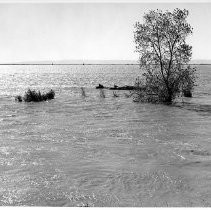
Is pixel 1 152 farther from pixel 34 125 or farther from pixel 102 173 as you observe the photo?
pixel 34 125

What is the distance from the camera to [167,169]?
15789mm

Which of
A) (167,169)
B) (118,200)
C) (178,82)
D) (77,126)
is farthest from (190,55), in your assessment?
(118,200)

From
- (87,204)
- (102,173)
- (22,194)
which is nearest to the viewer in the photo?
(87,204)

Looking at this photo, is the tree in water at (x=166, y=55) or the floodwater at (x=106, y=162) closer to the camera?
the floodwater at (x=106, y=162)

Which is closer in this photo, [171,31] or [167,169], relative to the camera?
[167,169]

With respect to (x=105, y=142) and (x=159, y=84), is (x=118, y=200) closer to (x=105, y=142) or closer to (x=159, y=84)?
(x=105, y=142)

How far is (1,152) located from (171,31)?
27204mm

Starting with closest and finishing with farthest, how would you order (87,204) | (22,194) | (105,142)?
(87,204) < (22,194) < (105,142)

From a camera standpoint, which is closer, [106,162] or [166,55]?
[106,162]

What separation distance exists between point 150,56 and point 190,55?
--
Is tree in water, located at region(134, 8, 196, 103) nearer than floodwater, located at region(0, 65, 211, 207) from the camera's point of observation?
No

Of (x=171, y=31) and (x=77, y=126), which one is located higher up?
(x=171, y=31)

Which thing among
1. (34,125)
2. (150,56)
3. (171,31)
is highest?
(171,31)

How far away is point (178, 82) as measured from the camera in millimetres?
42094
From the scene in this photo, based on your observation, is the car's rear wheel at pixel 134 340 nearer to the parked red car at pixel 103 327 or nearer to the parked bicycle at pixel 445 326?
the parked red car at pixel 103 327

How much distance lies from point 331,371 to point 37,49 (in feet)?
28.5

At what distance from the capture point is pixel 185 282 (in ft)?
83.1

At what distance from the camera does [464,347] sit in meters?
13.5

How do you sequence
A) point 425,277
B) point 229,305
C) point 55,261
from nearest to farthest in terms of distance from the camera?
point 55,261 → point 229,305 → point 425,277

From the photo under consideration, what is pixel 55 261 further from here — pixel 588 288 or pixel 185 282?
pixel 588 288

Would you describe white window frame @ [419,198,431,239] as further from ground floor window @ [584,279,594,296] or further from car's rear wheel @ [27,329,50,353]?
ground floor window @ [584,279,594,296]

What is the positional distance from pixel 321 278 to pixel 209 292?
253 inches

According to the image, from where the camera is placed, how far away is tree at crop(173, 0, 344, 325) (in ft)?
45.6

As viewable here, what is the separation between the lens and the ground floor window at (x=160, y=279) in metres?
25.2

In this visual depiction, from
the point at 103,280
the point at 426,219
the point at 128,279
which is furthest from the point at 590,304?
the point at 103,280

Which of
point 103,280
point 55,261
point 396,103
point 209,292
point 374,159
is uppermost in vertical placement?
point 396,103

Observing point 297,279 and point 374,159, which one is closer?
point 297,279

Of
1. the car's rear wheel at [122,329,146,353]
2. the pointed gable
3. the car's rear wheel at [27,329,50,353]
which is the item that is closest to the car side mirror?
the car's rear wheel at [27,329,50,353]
--
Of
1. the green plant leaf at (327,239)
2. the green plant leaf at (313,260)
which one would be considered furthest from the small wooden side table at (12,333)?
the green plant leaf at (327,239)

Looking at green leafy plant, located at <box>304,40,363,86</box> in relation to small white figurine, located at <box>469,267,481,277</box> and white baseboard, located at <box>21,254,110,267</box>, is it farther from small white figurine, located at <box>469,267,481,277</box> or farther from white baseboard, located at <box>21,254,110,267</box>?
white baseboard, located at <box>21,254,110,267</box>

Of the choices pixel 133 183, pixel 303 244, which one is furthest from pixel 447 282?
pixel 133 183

◆ Task requirements ◆
Present the data from the line containing "From a camera" through the line containing "What separation distance", inclusive, as a numbered list with blank lines omitted.

◆ Response ◆
1. From a camera standpoint, which is closer, [106,162] or [166,55]?
2. [106,162]
3. What separation distance exists between point 150,56 and point 190,55?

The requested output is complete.